──────── Selected passage ────────

I can tell the meds are starting to work. The suicidal thought are much less frequent and have no power. They are just thoughts, not urges. I am having a tough time telling if I am happy with this dose or if I want to try for an increase. The doc will call soon to ask me that. I keep hoping to somehow know one of these days lol. So far no bolts of insight though.

My husband and I seem to have worked through the worst of our issues. Thank goodness. We have invested too much in eachother, our lives together and this marriage to lose it all now.

My face is sooooo swollen. Soooooo swollen. I keep icing it and using ibuprofen but its still awful. People give me funny looks lol. I look like I got hit by a truck nose first. Feels about the same too lol.

Tonight, the lady that I am staying with….her husband comes home from the hospital (back surgery). My kids, me and her 15 year old son cleaned up her house today. Picked up, vacuumed, scrubbed bathrooms and floors, counters, garbages emptied. I didnt want her to have to worry about cleaning for a while. I also made some lasagna and put it in there freezer for later. So she can thaw it, bake it and have a hassel free home cooked meal.

────────

> **What the exercise asks**
Please rewrite the journal entry between "My husband and" and "home cooked meal.", inclusive, replacing "lasagna" with "casserole". The data that follows comes from a separate source.

──────── Extracted information ────────

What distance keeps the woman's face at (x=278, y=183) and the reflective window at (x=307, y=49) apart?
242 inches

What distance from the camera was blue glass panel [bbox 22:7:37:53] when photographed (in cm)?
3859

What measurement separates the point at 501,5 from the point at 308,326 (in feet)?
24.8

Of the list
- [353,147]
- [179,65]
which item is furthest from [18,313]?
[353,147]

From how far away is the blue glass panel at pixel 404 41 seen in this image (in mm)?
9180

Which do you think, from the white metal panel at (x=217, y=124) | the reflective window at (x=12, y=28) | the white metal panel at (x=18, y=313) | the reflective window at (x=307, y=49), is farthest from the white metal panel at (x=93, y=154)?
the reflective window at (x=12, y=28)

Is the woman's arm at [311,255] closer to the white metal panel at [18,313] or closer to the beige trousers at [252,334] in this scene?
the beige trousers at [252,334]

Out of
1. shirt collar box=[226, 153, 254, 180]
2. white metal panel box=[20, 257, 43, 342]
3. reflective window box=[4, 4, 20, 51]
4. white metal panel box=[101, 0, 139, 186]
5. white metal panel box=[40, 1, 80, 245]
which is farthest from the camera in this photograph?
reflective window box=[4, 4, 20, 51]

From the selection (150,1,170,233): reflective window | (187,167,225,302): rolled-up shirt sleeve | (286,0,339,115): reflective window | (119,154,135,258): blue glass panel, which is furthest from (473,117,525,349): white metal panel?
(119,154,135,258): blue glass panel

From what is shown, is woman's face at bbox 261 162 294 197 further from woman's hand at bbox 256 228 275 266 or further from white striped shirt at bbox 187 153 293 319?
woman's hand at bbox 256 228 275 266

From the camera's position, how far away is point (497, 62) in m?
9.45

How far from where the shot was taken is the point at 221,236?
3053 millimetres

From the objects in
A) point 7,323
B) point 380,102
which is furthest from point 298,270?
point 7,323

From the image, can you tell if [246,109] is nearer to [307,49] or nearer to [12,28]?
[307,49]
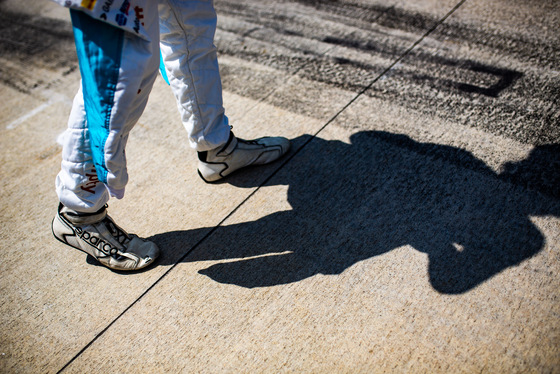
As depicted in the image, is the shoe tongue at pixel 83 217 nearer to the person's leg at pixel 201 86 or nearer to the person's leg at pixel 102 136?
the person's leg at pixel 102 136

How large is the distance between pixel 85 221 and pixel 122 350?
2.15 ft

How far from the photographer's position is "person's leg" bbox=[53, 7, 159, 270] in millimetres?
1646

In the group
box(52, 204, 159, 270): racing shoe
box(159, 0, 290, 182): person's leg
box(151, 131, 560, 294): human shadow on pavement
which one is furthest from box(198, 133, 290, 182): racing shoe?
box(52, 204, 159, 270): racing shoe

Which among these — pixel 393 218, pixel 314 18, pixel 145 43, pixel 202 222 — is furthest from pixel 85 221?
pixel 314 18

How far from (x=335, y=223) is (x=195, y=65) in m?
1.06

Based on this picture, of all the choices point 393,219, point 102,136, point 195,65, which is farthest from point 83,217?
point 393,219

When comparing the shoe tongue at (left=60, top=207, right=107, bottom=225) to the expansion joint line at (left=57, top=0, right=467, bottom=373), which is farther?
the shoe tongue at (left=60, top=207, right=107, bottom=225)

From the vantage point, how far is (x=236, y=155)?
249cm

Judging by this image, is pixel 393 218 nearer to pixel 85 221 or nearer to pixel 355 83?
pixel 355 83

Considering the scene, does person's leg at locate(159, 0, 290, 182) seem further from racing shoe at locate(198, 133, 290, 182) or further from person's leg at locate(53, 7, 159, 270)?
person's leg at locate(53, 7, 159, 270)

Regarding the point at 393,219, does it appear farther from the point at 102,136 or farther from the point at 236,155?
the point at 102,136

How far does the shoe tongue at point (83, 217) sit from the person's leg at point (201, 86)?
0.61 m

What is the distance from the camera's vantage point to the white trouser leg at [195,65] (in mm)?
2039

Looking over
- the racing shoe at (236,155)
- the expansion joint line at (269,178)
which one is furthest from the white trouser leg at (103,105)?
the racing shoe at (236,155)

────────

> **Task output**
My husband and I seem to have worked through the worst of our issues. Thank goodness. We have invested too much in eachother, our lives together and this marriage to lose it all now.

My face is sooooo swollen. Soooooo swollen. I keep icing it and using ibuprofen but its still awful. People give me funny looks lol. I look like I got hit by a truck nose first. Feels about the same too lol.

Tonight, the lady that I am staying with….her husband comes home from the hospital (back surgery). My kids, me and her 15 year old son cleaned up her house today. Picked up, vacuumed, scrubbed bathrooms and floors, counters, garbages emptied. I didnt want her to have to worry about cleaning for a while. I also made some casserole and put it in there freezer for later. So she can thaw it, bake it and have a hassel free home cooked meal.